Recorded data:

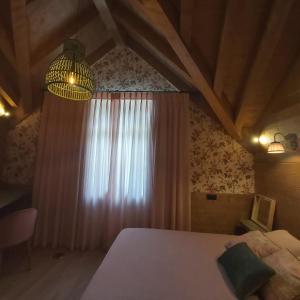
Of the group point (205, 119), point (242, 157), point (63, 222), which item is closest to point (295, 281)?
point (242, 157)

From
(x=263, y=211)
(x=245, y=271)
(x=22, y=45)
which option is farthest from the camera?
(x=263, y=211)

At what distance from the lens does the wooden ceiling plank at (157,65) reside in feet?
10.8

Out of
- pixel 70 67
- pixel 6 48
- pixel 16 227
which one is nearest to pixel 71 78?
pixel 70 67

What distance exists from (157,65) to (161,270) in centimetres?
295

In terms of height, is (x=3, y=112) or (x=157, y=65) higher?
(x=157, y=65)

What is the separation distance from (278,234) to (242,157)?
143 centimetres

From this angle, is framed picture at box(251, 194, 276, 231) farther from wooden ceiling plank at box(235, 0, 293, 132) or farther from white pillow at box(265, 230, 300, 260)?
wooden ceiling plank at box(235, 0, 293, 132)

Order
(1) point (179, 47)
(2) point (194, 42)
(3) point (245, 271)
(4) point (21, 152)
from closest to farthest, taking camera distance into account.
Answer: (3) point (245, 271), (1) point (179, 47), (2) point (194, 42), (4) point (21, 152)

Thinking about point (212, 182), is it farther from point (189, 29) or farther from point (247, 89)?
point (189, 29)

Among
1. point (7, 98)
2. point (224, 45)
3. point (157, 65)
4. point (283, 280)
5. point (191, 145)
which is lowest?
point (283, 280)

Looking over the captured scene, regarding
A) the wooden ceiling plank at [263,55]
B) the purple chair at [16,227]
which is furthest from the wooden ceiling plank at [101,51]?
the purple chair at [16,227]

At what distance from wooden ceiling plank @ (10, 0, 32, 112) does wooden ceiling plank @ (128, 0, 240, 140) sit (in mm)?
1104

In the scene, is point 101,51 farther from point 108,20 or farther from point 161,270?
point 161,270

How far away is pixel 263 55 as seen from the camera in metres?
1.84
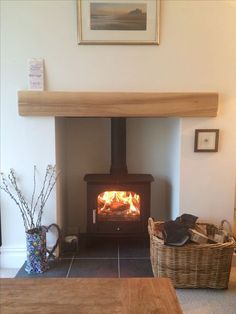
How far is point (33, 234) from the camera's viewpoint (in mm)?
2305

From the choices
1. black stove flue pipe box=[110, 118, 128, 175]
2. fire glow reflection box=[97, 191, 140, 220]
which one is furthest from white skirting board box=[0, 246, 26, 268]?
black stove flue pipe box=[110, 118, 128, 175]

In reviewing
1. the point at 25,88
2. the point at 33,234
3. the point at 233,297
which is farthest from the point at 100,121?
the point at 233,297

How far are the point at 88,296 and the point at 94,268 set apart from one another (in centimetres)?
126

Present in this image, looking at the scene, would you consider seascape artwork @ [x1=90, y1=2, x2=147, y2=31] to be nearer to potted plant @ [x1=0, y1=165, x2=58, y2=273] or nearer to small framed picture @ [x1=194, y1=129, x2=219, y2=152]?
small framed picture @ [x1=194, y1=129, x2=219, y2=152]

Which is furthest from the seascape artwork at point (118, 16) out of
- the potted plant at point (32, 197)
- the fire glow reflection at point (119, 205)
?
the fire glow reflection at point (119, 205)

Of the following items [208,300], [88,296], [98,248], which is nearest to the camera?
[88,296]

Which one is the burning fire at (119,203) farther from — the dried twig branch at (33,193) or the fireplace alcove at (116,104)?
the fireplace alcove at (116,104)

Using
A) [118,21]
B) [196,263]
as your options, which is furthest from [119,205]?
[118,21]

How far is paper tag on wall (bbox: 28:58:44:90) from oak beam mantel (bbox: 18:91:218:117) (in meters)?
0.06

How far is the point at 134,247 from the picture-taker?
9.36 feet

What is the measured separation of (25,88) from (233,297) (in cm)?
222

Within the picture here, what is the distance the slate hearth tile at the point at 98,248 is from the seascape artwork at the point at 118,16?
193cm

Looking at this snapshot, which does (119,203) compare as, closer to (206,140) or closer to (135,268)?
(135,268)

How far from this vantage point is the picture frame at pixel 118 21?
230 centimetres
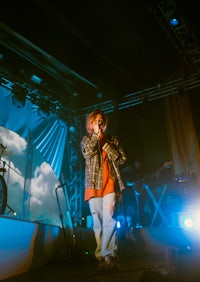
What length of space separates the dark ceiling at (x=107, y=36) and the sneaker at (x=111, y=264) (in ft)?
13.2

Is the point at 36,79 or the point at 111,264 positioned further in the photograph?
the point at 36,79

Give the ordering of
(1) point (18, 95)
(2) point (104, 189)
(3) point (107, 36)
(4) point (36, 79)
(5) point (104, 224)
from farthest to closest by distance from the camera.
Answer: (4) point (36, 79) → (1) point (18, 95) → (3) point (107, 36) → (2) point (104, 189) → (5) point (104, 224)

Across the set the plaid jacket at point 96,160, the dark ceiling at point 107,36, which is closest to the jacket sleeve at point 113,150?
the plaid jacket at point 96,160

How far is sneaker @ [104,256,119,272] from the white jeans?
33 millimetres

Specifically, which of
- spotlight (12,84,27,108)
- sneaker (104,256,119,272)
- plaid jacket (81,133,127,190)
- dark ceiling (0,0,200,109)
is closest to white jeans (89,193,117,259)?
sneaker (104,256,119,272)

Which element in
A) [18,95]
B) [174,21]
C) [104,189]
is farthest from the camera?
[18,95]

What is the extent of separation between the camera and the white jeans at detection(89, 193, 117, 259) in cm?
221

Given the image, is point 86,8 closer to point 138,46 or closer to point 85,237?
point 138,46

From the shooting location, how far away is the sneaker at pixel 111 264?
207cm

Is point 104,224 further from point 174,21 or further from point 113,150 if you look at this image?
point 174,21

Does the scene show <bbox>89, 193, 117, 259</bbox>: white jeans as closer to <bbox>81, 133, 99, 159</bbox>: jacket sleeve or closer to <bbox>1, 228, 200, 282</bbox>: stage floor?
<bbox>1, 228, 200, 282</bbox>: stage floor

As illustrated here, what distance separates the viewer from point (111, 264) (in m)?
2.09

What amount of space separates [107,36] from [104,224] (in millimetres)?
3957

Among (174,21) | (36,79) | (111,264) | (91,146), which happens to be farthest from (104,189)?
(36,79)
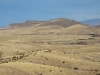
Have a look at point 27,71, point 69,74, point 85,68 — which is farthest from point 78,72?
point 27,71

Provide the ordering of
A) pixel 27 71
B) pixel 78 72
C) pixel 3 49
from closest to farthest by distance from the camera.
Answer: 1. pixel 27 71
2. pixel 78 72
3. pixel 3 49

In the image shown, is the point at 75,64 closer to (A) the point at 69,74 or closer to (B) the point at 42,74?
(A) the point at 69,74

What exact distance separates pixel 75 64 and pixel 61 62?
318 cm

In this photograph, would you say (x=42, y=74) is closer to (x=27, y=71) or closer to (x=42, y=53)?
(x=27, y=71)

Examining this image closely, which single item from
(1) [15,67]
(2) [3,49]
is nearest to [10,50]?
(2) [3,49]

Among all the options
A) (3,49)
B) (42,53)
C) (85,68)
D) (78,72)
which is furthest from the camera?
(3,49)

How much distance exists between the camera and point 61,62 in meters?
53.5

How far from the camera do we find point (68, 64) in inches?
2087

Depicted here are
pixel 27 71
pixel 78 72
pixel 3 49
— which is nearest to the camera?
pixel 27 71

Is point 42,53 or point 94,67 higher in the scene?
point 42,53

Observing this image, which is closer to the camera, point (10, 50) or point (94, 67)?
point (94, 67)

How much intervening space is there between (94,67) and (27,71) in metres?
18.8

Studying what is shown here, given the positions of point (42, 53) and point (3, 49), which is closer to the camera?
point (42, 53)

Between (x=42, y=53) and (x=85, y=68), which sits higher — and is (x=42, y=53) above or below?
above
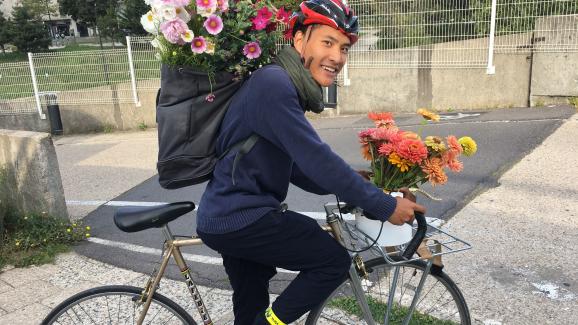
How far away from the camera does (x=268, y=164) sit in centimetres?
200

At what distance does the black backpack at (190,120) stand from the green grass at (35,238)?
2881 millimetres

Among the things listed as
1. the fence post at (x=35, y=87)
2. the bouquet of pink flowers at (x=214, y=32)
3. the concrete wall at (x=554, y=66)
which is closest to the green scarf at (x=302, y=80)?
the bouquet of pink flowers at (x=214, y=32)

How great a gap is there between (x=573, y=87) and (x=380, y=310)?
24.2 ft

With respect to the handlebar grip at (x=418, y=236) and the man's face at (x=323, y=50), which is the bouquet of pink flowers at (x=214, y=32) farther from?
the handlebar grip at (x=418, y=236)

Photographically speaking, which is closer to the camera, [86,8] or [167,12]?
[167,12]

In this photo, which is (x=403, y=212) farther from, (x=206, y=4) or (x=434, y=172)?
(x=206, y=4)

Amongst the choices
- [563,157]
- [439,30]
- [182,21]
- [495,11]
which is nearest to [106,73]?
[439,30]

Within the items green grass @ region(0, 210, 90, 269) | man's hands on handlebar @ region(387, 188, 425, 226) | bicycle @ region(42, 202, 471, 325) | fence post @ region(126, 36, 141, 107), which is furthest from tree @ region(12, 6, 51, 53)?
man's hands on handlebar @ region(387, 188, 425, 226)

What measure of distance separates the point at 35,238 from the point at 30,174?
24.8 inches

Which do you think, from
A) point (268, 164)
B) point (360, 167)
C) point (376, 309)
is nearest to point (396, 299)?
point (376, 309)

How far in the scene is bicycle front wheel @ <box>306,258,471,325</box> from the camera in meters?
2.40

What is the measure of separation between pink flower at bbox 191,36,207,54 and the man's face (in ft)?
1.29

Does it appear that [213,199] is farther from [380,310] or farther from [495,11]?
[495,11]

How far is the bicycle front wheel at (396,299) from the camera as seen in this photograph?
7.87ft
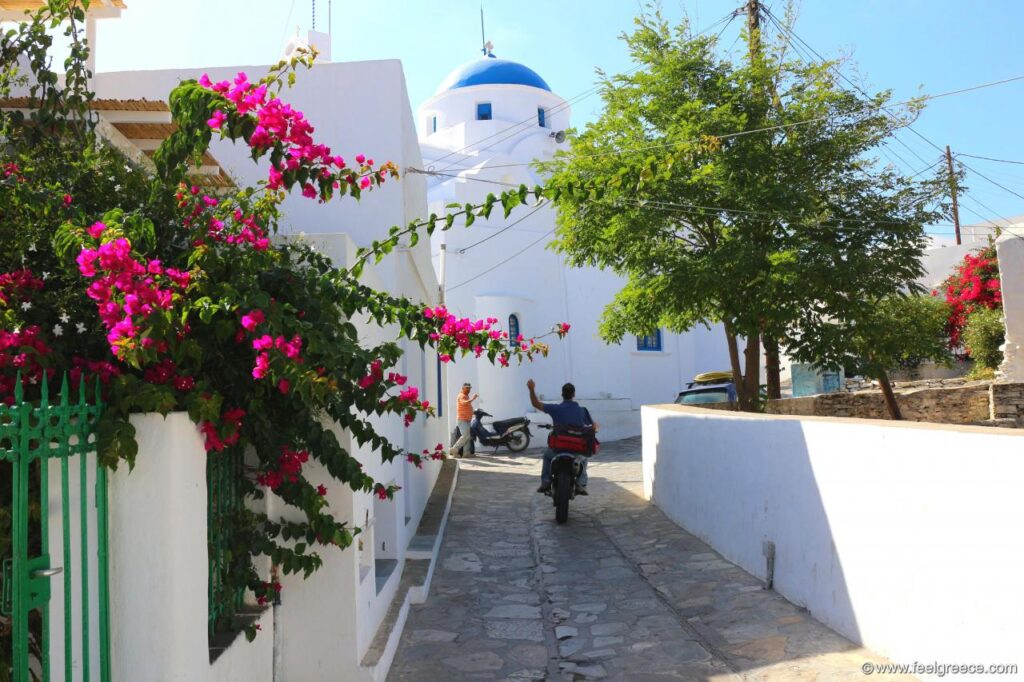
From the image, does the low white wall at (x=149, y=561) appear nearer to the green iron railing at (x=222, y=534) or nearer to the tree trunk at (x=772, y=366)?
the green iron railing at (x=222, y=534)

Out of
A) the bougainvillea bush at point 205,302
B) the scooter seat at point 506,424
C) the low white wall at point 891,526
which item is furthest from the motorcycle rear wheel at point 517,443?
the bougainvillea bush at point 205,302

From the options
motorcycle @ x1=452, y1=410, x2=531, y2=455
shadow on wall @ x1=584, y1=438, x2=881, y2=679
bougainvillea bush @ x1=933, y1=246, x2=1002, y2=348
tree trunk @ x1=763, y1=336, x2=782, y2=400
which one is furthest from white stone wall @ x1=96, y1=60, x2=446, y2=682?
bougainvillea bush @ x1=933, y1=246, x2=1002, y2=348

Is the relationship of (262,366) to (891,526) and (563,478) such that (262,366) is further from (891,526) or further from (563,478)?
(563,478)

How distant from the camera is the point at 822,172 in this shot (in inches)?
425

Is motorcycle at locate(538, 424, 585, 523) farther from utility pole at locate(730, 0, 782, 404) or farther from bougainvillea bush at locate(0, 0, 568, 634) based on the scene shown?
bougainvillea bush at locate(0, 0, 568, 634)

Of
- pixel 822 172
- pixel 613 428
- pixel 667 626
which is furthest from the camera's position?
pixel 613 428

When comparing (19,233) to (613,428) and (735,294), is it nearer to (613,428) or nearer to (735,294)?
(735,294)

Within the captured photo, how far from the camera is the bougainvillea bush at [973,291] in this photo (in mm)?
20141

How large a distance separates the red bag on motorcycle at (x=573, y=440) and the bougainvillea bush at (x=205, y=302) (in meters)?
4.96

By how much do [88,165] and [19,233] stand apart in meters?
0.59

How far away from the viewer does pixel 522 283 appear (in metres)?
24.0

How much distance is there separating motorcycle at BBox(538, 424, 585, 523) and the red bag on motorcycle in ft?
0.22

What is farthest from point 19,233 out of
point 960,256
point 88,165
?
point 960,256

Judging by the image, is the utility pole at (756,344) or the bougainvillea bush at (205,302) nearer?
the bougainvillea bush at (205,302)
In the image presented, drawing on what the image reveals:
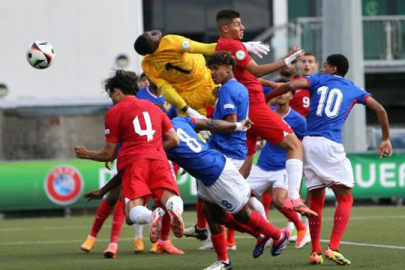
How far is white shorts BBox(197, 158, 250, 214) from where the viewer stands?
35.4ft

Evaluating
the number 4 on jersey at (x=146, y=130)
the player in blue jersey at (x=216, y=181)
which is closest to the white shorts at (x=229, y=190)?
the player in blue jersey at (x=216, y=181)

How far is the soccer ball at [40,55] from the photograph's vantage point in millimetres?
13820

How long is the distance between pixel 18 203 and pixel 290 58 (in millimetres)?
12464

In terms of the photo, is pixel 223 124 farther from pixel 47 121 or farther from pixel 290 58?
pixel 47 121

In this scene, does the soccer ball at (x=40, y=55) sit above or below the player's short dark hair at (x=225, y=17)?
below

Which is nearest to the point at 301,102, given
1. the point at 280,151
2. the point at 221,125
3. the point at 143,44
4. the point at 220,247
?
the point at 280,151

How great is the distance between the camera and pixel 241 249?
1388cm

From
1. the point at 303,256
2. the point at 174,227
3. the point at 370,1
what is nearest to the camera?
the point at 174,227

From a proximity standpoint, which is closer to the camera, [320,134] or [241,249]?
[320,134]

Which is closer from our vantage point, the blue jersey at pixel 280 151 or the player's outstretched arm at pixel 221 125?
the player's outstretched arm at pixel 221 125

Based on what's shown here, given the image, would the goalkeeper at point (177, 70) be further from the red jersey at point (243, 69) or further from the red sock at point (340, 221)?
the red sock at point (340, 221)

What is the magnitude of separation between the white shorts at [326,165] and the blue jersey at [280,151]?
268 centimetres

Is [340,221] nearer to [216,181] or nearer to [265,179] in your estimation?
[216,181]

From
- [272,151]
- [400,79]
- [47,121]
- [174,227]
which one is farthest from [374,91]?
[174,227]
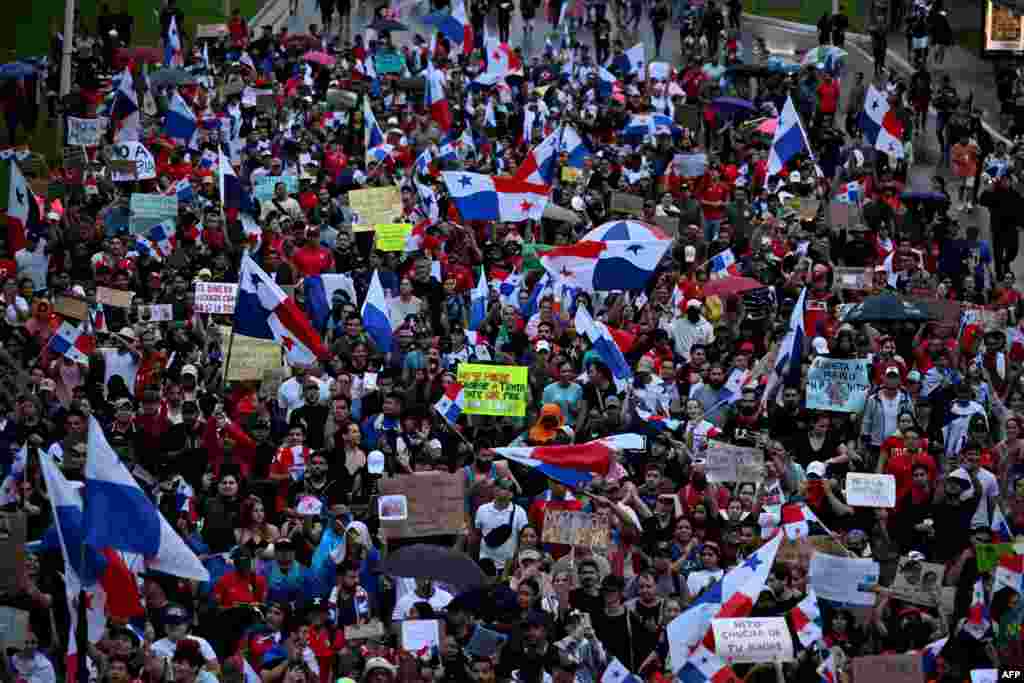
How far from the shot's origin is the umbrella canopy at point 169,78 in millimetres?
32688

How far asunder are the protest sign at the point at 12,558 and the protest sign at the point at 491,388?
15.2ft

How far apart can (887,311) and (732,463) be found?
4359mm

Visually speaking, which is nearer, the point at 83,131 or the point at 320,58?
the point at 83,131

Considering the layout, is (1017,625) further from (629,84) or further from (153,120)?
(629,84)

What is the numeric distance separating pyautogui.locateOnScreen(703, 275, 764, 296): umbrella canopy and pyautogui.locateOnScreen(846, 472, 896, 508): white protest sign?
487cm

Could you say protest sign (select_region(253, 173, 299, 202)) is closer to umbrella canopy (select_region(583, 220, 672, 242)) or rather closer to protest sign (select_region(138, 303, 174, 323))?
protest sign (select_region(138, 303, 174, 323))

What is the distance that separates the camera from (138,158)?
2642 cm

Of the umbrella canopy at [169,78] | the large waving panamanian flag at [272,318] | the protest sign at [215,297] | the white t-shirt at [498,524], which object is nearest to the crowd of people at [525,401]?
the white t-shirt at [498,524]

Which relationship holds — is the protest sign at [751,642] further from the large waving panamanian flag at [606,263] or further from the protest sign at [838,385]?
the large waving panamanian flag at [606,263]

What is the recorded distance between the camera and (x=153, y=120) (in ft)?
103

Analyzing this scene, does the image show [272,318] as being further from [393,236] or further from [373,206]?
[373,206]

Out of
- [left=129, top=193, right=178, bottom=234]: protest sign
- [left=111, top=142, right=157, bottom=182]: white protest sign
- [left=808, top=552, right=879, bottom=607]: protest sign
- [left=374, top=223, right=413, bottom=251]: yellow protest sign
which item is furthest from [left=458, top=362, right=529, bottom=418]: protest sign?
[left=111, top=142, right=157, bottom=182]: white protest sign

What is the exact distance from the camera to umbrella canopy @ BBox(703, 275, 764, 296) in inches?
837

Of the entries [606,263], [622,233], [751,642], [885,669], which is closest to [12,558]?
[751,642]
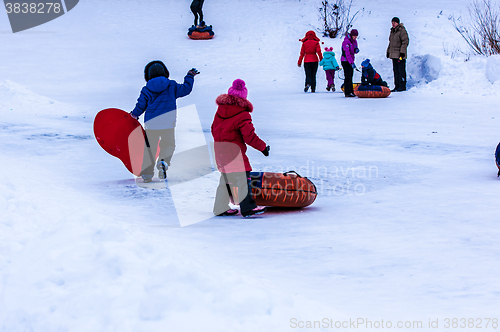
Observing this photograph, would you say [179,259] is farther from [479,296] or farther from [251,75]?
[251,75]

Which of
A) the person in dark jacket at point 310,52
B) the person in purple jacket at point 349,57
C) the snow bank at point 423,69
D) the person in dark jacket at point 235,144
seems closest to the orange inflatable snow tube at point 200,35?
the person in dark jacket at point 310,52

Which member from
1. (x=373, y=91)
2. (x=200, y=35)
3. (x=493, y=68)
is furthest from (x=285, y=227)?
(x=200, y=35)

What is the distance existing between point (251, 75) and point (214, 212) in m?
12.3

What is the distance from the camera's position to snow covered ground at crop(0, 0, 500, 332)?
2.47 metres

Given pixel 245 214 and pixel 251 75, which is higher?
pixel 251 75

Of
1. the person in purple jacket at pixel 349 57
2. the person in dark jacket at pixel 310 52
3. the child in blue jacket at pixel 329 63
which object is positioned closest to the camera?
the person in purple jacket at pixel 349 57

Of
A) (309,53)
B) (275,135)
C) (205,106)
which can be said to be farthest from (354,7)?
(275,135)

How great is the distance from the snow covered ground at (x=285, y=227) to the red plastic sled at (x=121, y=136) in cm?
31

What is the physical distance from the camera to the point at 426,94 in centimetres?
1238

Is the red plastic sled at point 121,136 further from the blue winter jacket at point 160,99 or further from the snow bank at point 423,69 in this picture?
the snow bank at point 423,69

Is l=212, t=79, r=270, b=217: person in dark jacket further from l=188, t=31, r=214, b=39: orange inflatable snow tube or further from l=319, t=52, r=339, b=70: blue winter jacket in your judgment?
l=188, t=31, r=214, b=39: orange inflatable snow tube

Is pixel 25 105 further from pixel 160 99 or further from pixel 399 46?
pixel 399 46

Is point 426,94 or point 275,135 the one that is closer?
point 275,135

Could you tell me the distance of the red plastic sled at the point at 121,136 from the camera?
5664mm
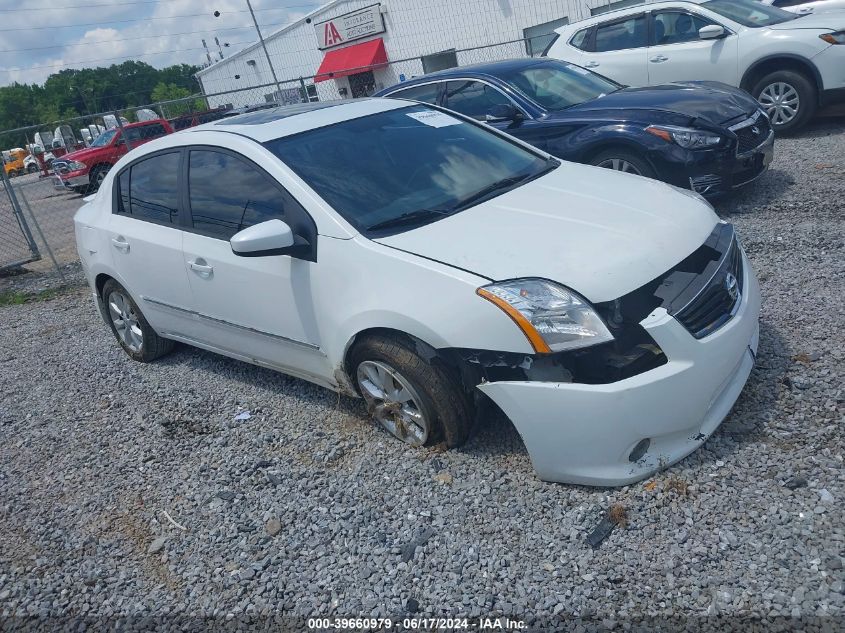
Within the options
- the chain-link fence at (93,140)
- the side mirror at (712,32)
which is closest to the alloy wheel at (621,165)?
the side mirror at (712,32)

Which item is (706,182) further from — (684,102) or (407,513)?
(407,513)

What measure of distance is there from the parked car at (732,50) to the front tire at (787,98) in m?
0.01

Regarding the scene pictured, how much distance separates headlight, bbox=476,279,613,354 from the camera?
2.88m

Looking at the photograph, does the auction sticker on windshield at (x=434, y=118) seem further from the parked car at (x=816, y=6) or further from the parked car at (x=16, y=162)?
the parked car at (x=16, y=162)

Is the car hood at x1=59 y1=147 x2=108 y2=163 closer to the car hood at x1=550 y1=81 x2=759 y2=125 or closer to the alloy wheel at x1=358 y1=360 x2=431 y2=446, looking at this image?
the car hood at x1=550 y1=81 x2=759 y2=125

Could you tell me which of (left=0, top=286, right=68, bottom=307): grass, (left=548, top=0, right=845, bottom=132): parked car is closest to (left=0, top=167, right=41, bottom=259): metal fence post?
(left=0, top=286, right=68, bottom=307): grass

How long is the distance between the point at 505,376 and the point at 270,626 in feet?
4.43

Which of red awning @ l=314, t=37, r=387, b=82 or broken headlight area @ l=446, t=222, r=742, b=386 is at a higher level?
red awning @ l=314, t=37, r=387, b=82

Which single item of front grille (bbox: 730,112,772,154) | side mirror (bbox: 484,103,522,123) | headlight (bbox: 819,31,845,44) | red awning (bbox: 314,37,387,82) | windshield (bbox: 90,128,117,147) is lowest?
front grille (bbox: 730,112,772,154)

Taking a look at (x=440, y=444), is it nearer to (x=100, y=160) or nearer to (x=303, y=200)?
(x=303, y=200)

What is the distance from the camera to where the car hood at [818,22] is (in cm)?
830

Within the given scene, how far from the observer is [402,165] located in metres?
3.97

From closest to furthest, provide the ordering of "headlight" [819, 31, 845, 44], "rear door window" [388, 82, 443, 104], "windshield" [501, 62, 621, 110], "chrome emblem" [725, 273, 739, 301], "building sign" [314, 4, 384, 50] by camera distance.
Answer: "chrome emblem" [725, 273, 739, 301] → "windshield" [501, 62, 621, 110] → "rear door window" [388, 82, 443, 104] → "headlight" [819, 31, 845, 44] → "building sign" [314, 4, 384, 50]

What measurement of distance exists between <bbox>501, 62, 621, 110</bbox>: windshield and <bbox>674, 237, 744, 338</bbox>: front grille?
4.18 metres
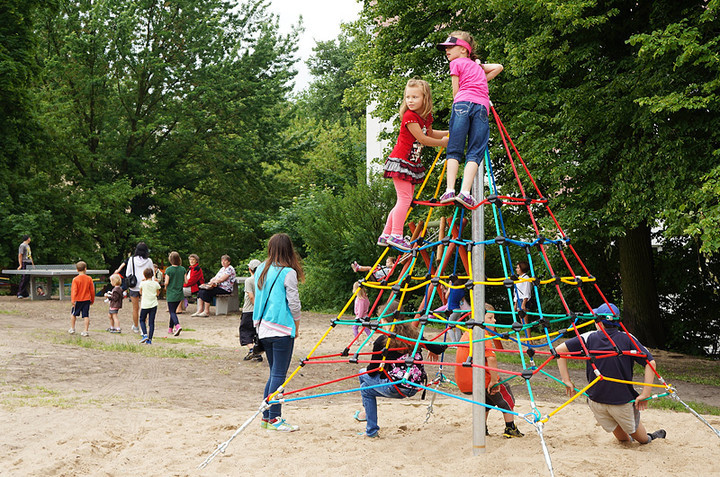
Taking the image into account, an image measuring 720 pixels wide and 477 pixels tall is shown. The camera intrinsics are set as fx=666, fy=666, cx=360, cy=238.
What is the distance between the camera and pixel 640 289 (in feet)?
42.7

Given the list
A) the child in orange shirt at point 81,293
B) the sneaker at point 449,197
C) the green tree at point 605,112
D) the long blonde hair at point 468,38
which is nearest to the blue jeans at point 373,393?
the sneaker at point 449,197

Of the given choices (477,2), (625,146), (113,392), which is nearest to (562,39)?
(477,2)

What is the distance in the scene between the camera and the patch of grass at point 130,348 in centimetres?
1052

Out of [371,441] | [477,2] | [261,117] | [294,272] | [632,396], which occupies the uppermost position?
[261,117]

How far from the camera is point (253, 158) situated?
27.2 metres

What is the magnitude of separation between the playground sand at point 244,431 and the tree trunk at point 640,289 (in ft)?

## [EXERCISE DETAILS]
Each line from the one that contains "What measurement of" through the end of the records should be restated exactly; include both end lines and leave any pictures out.

## [REPLY]
What measurement of distance exists between <bbox>501, 62, 621, 110</bbox>: windshield and <bbox>674, 237, 744, 338</bbox>: front grille?
4.18 metres
Taking the image into account, an image measuring 720 pixels wide and 477 pixels tall is shown. The camera intrinsics are set as fx=666, fy=666, cx=360, cy=238.
What is the distance between the camera and pixel 640 289 (in feet)?
42.7

Given the list
A) the child in orange shirt at point 81,293
B) the sneaker at point 449,197
C) the green tree at point 605,112
D) the long blonde hair at point 468,38
which is nearest to the blue jeans at point 373,393?
the sneaker at point 449,197

Of the given choices (477,2), (625,146), (113,392), which is nearest to (562,39)?
(477,2)

What is the distance in the scene between the camera and the patch of grass at point 130,348 in centimetres?
1052

Out of [371,441] | [477,2] | [261,117] | [294,272] | [632,396], which occupies the uppermost position?
[261,117]

How far from the camera is point (253, 158) situated?
27.2 metres

What is the magnitude of separation between the playground sand at point 244,431 and the tree trunk at point 640,289 (in ft)?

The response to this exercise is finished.